# [DIRECTION]
Render every line of the items below as a JSON list of strings, one string per line, with blank lines skipped. Leave the pictures out of your answer.

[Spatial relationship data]
○ ○ ○ ○ ○
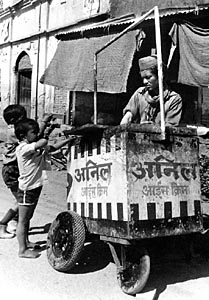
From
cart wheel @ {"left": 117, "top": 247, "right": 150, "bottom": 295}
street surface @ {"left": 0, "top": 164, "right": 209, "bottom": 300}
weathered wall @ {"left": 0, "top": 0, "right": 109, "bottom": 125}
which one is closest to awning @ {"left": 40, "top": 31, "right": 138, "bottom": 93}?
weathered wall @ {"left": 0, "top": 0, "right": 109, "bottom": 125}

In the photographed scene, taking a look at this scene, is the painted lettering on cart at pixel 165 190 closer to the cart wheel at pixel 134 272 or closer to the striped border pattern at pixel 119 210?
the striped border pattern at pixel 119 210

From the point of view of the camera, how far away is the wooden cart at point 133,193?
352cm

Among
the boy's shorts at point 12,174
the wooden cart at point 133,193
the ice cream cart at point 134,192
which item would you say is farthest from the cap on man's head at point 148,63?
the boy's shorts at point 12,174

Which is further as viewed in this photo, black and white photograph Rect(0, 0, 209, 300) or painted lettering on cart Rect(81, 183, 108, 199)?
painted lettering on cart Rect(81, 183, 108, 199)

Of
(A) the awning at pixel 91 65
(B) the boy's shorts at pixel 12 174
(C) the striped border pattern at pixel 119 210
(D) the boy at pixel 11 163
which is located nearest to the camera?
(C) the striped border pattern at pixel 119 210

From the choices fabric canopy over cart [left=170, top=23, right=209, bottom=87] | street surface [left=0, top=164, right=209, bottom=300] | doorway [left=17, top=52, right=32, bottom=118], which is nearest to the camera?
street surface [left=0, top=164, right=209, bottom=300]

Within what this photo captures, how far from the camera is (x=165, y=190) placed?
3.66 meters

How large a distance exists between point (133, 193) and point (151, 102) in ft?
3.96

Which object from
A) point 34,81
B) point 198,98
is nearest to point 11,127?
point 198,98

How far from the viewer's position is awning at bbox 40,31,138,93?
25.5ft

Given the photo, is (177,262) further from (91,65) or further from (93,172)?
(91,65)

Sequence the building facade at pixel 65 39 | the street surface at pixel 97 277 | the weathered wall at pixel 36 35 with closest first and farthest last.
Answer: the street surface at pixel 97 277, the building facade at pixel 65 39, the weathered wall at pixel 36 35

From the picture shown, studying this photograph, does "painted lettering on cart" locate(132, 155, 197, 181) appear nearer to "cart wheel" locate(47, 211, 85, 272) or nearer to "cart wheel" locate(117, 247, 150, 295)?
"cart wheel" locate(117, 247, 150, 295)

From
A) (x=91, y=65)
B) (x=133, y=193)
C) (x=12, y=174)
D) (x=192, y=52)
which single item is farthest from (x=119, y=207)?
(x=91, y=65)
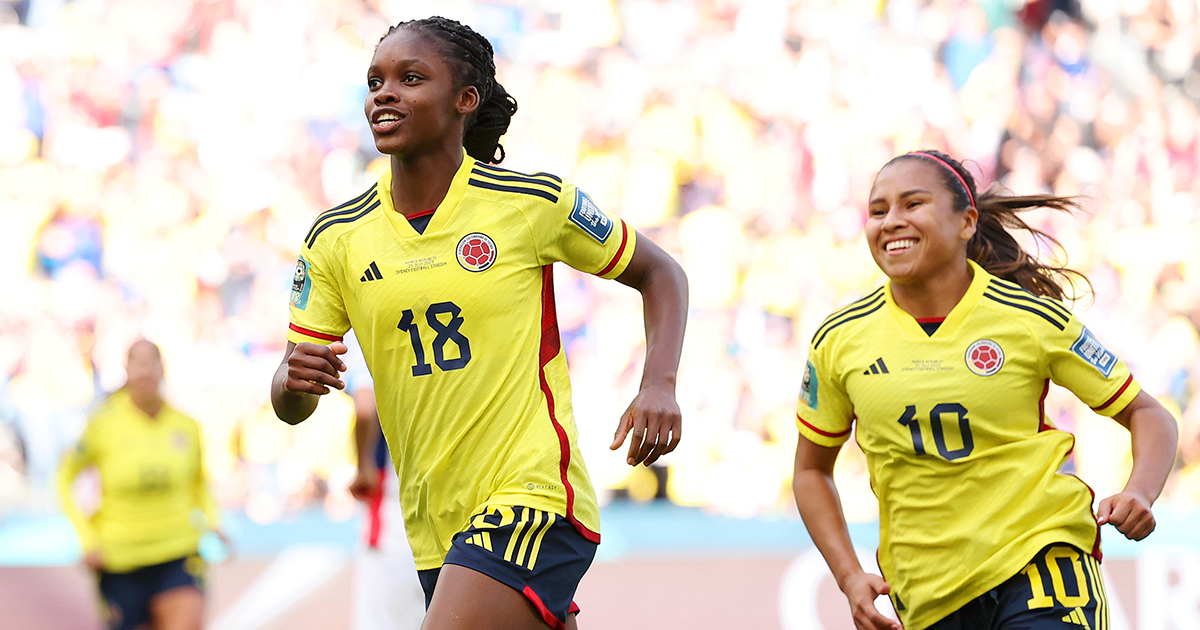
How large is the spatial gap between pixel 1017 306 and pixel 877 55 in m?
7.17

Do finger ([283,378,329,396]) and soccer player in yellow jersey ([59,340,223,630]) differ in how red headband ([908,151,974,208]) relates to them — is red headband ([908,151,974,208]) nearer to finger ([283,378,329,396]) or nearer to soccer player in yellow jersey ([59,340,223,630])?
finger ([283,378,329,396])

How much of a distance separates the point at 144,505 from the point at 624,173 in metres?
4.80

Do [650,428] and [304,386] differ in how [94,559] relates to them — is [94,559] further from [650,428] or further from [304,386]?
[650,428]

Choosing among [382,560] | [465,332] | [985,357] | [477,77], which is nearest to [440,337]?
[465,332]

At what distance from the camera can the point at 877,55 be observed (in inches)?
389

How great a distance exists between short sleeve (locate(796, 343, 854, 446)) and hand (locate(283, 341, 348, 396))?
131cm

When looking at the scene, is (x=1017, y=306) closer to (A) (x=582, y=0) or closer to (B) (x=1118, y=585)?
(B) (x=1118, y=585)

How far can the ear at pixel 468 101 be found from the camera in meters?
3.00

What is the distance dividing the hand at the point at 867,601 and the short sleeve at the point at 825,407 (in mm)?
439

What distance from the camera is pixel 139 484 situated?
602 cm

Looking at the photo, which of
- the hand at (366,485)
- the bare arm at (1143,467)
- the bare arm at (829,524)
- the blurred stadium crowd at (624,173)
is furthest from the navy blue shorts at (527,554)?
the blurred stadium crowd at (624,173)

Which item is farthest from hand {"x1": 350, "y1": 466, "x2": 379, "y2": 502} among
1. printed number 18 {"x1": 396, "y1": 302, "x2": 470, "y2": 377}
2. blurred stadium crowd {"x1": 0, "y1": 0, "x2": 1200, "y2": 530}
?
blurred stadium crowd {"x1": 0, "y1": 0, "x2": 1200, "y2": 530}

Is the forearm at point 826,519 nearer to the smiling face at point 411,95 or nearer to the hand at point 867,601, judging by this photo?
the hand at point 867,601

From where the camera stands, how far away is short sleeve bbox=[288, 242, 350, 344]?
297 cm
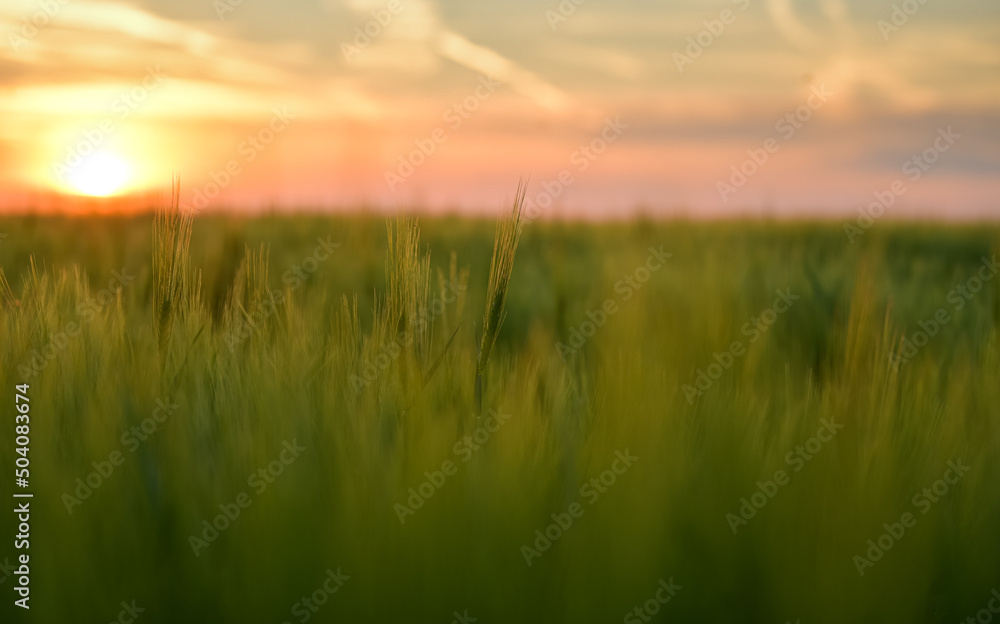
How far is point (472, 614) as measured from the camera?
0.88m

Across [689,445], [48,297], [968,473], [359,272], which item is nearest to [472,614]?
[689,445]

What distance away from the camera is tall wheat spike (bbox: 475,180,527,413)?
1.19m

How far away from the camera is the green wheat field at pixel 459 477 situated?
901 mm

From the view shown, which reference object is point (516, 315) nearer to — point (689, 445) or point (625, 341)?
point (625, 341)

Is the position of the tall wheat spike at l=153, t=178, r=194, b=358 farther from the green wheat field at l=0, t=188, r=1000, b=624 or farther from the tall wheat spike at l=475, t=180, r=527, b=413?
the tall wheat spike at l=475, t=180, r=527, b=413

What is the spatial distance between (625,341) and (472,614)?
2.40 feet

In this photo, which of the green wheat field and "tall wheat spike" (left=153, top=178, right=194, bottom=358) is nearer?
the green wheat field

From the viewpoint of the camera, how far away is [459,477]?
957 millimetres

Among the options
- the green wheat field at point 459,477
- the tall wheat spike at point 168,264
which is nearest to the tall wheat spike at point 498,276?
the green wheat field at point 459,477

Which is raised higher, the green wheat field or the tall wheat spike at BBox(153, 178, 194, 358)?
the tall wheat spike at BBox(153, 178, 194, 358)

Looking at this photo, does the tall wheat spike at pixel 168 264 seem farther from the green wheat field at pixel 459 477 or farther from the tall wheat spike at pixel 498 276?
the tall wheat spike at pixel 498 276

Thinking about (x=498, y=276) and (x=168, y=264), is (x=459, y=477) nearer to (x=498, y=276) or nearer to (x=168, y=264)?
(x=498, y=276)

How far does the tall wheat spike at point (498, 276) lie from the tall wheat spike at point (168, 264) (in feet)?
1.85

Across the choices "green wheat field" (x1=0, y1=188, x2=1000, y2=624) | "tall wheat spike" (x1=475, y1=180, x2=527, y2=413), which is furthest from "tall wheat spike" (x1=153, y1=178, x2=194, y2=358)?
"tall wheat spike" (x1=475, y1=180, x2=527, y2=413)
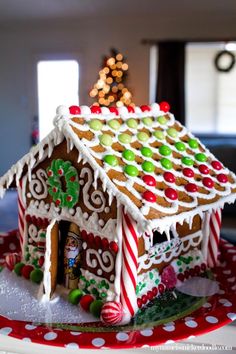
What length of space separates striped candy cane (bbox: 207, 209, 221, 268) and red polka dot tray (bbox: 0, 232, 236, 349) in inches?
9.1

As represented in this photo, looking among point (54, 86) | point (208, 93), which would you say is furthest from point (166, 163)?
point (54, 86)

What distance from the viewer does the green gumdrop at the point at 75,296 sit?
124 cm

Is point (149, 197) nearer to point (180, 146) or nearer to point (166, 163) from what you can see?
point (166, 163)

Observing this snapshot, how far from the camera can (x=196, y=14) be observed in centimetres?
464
○ ○ ○ ○ ○
# [ANSWER TO THIS PROBLEM]
[
  "From",
  "cart wheel @ {\"left\": 117, \"top\": 247, \"right\": 150, \"bottom\": 295}",
  "street surface @ {\"left\": 0, \"top\": 164, \"right\": 209, \"bottom\": 300}",
  "weathered wall @ {\"left\": 0, \"top\": 0, \"right\": 109, \"bottom\": 125}",
  "which one is closest to awning @ {\"left\": 40, \"top\": 31, \"right\": 138, \"bottom\": 93}?",
  "weathered wall @ {\"left\": 0, \"top\": 0, \"right\": 109, \"bottom\": 125}",
  "In the photographed scene, taking a look at this scene, is the painted lettering on cart at pixel 165 190 closer to the cart wheel at pixel 134 272 or closer to the striped border pattern at pixel 119 210?",
  "the striped border pattern at pixel 119 210",
  "From the point of view of the camera, how far away is the wooden cart at point 133,193?",
  "352cm",
  "Among",
  "the boy's shorts at point 12,174",
  "the wooden cart at point 133,193",
  "the ice cream cart at point 134,192",
  "which item would you say is farthest from the cap on man's head at point 148,63?",
  "the boy's shorts at point 12,174",
  "Which is further as viewed in this photo, black and white photograph Rect(0, 0, 209, 300) or painted lettering on cart Rect(81, 183, 108, 199)?",
  "painted lettering on cart Rect(81, 183, 108, 199)",
  "Of",
  "(A) the awning at pixel 91 65",
  "(B) the boy's shorts at pixel 12 174",
  "(C) the striped border pattern at pixel 119 210",
  "(D) the boy at pixel 11 163",
  "which is located nearest to the camera?",
  "(C) the striped border pattern at pixel 119 210",
  "From the choices fabric canopy over cart [left=170, top=23, right=209, bottom=87] | street surface [left=0, top=164, right=209, bottom=300] | doorway [left=17, top=52, right=32, bottom=118], which is nearest to the camera?",
  "street surface [left=0, top=164, right=209, bottom=300]",
  "Within what this photo captures, how far from the camera is (x=165, y=190) placed?",
  "3.66 meters",
  "How large a distance exists between point (133, 193) and point (151, 102) in ft?",
  "3.96",
  "Which object from",
  "A) point 34,81",
  "B) point 198,98",
  "is nearest to point 11,127?",
  "point 198,98",
  "How far from the viewer's position is awning at bbox 40,31,138,93?",
  "25.5ft",
  "Given the photo, is (177,262) further from (91,65) or further from (93,172)?",
  "(91,65)",
  "Sequence the building facade at pixel 65 39 | the street surface at pixel 97 277 | the weathered wall at pixel 36 35 with closest first and farthest last.",
  "Answer: the street surface at pixel 97 277, the building facade at pixel 65 39, the weathered wall at pixel 36 35",
  "From the picture shown, studying this photograph, does \"painted lettering on cart\" locate(132, 155, 197, 181) appear nearer to \"cart wheel\" locate(47, 211, 85, 272) or nearer to \"cart wheel\" locate(117, 247, 150, 295)?",
  "\"cart wheel\" locate(117, 247, 150, 295)",
  "From",
  "A) (x=91, y=65)",
  "B) (x=133, y=193)",
  "C) (x=12, y=174)",
  "D) (x=192, y=52)",
  "which single item is farthest from (x=119, y=207)?",
  "(x=91, y=65)",
  "How large is the spatial gap between pixel 1017 306 and pixel 877 55 in m?",
  "7.17",
  "Do finger ([283,378,329,396]) and soccer player in yellow jersey ([59,340,223,630]) differ in how red headband ([908,151,974,208]) relates to them — is red headband ([908,151,974,208]) nearer to finger ([283,378,329,396]) or nearer to soccer player in yellow jersey ([59,340,223,630])?",
  "finger ([283,378,329,396])",
  "How much of a distance separates the point at 144,505 from the point at 624,173 in metres?",
  "4.80",
  "Do [650,428] and [304,386] differ in how [94,559] relates to them — is [94,559] further from [650,428] or further from [304,386]?",
  "[650,428]",
  "Choosing among [382,560] | [465,332] | [985,357] | [477,77], which is nearest to [440,337]?",
  "[465,332]",
  "At what distance from the camera can the point at 877,55 be observed (in inches)?",
  "389",
  "How great a distance exists between short sleeve (locate(796, 343, 854, 446)) and hand (locate(283, 341, 348, 396))?",
  "131cm",
  "When looking at the scene, is (x=1017, y=306) closer to (A) (x=582, y=0) or closer to (B) (x=1118, y=585)?",
  "(B) (x=1118, y=585)",
  "How far can the ear at pixel 468 101 be found from the camera in meters?",
  "3.00",
  "What is the distance dividing the hand at the point at 867,601 and the short sleeve at the point at 825,407 (in mm)?",
  "439",
  "What distance from the camera is pixel 139 484 situated?",
  "602 cm",
  "Looking at the photo, which of",
  "- the hand at (366,485)",
  "- the bare arm at (1143,467)",
  "- the bare arm at (829,524)",
  "- the blurred stadium crowd at (624,173)",
  "is furthest from the navy blue shorts at (527,554)?",
  "the blurred stadium crowd at (624,173)",
  "Which item is farthest from hand {\"x1\": 350, \"y1\": 466, \"x2\": 379, \"y2\": 502} among",
  "1. printed number 18 {\"x1\": 396, \"y1\": 302, \"x2\": 470, \"y2\": 377}",
  "2. blurred stadium crowd {\"x1\": 0, \"y1\": 0, \"x2\": 1200, \"y2\": 530}",
  "?",
  "blurred stadium crowd {\"x1\": 0, \"y1\": 0, \"x2\": 1200, \"y2\": 530}",
  "Is the forearm at point 826,519 nearer to the smiling face at point 411,95 or nearer to the hand at point 867,601, judging by this photo?",
  "the hand at point 867,601",
  "From where the camera stands, how far away is short sleeve bbox=[288, 242, 350, 344]?",
  "297 cm",
  "How far is point (472, 614) as measured from the camera?",
  "0.88m",
  "Across [689,445], [48,297], [968,473], [359,272], which item is nearest to [472,614]?",
  "[689,445]",
  "What distance away from the camera is tall wheat spike (bbox: 475,180,527,413)?",
  "1.19m",
  "How far away from the camera is the green wheat field at pixel 459 477 situated?",
  "901 mm",
  "From the view shown, which reference object is point (516, 315) nearer to — point (689, 445) or point (625, 341)?",
  "point (625, 341)",
  "Is the position of the tall wheat spike at l=153, t=178, r=194, b=358 farther from the green wheat field at l=0, t=188, r=1000, b=624 or farther from the tall wheat spike at l=475, t=180, r=527, b=413?",
  "the tall wheat spike at l=475, t=180, r=527, b=413",
  "What is the spatial distance between (625,341) and (472,614)?",
  "2.40 feet",
  "In this photo, which of the green wheat field and \"tall wheat spike\" (left=153, top=178, right=194, bottom=358) is nearer?",
  "the green wheat field",
  "From the viewpoint of the camera, how far away is [459,477]?",
  "957 millimetres",
  "Among the options",
  "- the green wheat field at point 459,477",
  "- the tall wheat spike at point 168,264",
  "which is nearest to the tall wheat spike at point 498,276?",
  "the green wheat field at point 459,477",
  "Which is raised higher, the green wheat field or the tall wheat spike at BBox(153, 178, 194, 358)?",
  "the tall wheat spike at BBox(153, 178, 194, 358)",
  "Looking at this photo, does the tall wheat spike at pixel 168 264 seem farther from the green wheat field at pixel 459 477 or farther from the tall wheat spike at pixel 498 276?",
  "the tall wheat spike at pixel 498 276",
  "Thinking about (x=498, y=276) and (x=168, y=264), is (x=459, y=477) nearer to (x=498, y=276) or nearer to (x=168, y=264)?",
  "(x=498, y=276)",
  "How far does the tall wheat spike at point (498, 276) lie from the tall wheat spike at point (168, 264) (in feet)?",
  "1.85",
  "Across the choices \"green wheat field\" (x1=0, y1=188, x2=1000, y2=624) | \"tall wheat spike\" (x1=475, y1=180, x2=527, y2=413), which is furthest from \"tall wheat spike\" (x1=153, y1=178, x2=194, y2=358)?",
  "\"tall wheat spike\" (x1=475, y1=180, x2=527, y2=413)",
  "What length of space separates striped candy cane (bbox: 207, 209, 221, 268) and red polka dot tray (bbox: 0, 232, 236, 349) in inches?",
  "9.1",
  "As represented in this photo, looking among point (54, 86) | point (208, 93), which would you say is furthest from point (166, 163)?",
  "point (54, 86)",
  "What distance from the viewer does the green gumdrop at the point at 75,296 sit?",
  "124 cm",
  "Is point (149, 197) nearer to point (180, 146) or nearer to point (166, 163) from what you can see?",
  "point (166, 163)",
  "Observing this snapshot, how far from the camera can (x=196, y=14) be observed in centimetres?",
  "464"
]